Among the 1765 potentially eligible women, 346 women (19.6%) provided no information about their income and were excluded, leaving a total sample of 1419 women in our study. The proportion of nonresponse to the income item observed in this study was similar to that in national surveys, such as the National Health Interview Survey (NHIS).16
Fifteen percent of the women (n
= 207) reported low income. Mammography use was lower among low-income (31.9%) compared with high-income women (48.9%). Lower-income women were older; less educated; more likely to be non-white, unemployed or retired, unmarried, living with non-relatives; and less likely to have had a prior mammogram or a recent Pap smear than high-income women (). There were many differences between lower-income and higher-income women for variables measuring attitudinal beliefs. Lower-income women were more likely to believe that having a mammogram is frightening, feel the inconvenience of getting a mammogram is unacceptable, believe that having a mammogram is unnecessary at their age, not want to know if they had cancer, and be confused by contradictory information about mammography (). There were no differences by income in attitudes reflecting anxiety about the mammogram (e.g., physical discomfort, radiation, embarrassment) or about waiting for results (data not shown). The only facilitating condition associated with income was ease in arranging transportation; there were no differences in transportation method, issues related to making an appointment, or perceived courtesy of staff (data not shown).

Your task >>
Answer these questions from the passage on income and mammography use:
1. How many women were excluded for giving no information about their income?
2. What percentage of the women reported low income?
3. What was the rate of mammography use among low-income women?
The rows after this passage are separate material, unrelated to the study it describes.

Information given >>
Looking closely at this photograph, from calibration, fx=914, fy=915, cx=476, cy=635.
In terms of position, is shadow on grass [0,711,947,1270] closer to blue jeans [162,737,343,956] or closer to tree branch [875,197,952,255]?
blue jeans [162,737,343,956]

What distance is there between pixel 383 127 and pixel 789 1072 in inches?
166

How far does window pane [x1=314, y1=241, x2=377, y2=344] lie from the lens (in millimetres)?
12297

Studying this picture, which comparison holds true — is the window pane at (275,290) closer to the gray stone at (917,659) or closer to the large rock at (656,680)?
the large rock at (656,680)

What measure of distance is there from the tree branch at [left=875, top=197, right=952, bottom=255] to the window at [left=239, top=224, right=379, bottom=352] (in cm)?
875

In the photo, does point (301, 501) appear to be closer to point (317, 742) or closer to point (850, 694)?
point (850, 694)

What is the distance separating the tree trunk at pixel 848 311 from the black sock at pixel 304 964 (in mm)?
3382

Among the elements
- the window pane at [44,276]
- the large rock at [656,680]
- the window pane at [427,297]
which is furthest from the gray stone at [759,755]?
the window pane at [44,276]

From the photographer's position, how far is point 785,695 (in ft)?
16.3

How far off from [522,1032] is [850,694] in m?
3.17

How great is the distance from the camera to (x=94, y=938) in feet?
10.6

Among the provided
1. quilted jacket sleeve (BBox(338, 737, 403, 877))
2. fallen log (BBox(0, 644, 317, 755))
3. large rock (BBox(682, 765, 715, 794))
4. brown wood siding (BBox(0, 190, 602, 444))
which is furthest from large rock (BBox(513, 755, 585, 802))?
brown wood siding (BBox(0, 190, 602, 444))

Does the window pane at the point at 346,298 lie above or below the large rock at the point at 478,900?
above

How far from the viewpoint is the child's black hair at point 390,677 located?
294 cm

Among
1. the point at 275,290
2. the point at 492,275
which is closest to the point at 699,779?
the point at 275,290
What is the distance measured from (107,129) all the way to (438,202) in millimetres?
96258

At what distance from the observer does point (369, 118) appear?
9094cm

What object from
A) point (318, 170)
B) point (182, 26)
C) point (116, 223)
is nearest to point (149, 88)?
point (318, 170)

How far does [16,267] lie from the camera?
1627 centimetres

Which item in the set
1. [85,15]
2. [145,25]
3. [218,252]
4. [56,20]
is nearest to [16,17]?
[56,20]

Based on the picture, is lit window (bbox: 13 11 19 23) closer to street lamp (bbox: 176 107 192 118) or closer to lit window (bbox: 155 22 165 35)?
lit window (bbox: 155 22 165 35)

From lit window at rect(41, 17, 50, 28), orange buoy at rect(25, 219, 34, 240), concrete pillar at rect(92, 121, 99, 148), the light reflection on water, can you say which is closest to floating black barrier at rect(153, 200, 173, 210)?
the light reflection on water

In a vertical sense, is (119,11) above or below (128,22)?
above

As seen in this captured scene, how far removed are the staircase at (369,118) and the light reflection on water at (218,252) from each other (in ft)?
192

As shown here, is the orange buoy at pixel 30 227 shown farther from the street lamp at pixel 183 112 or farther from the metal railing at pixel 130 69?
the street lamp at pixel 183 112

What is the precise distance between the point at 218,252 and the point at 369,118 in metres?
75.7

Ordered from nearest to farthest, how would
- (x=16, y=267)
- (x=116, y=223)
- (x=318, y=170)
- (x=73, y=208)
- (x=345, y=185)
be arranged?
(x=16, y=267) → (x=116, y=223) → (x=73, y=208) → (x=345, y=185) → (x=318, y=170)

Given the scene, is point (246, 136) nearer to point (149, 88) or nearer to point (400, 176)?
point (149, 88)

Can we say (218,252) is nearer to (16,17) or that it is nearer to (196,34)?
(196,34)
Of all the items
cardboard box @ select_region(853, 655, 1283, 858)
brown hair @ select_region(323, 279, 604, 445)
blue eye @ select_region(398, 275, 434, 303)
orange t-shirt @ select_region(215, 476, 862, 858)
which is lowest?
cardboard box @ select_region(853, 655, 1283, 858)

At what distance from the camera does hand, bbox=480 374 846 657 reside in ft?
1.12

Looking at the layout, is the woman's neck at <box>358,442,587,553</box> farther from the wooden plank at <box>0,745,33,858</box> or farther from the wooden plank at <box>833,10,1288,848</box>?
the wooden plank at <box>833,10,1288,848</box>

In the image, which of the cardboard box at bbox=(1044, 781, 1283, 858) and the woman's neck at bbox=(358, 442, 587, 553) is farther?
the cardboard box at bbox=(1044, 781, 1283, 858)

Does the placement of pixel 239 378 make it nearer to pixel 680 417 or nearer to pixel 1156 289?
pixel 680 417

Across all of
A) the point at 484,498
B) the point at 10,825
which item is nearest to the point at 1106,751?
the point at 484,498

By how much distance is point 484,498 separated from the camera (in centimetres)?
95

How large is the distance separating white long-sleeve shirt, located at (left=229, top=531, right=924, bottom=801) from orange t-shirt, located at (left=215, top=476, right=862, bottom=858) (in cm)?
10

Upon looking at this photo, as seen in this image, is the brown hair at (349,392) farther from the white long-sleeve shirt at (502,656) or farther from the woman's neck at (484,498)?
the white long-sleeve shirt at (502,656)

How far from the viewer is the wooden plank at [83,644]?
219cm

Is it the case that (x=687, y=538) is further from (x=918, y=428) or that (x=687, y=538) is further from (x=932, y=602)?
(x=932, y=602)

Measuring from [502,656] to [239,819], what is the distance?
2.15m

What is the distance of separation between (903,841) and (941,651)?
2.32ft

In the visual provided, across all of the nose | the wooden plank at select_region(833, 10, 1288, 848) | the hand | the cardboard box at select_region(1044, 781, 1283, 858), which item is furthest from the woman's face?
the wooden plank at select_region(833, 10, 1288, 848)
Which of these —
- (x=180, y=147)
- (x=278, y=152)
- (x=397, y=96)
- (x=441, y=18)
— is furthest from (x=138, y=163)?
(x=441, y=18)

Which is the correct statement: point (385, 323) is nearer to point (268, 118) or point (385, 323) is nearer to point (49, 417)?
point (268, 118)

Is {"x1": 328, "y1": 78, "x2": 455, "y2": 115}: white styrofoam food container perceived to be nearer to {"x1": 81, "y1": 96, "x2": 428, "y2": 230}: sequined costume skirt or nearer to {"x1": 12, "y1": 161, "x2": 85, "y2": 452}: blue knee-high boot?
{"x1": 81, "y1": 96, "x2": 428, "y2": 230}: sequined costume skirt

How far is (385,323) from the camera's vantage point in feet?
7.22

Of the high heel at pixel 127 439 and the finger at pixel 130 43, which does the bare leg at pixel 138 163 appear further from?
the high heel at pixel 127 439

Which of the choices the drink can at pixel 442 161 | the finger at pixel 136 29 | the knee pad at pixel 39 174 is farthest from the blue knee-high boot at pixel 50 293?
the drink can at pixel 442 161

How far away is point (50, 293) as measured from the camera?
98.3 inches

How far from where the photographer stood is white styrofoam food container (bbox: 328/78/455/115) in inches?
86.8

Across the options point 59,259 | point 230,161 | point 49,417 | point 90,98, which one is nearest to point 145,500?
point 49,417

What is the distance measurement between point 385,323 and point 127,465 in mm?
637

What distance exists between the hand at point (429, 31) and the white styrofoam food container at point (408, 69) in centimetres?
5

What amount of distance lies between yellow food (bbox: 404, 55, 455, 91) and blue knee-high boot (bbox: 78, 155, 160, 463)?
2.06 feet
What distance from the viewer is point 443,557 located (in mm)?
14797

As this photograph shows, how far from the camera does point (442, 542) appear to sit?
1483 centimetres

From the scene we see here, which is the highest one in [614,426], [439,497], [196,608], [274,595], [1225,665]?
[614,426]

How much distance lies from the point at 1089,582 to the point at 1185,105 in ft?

Problem solution >>
1. 346 women (19.6%)
2. Fifteen percent (n = 207)
3. 31.9%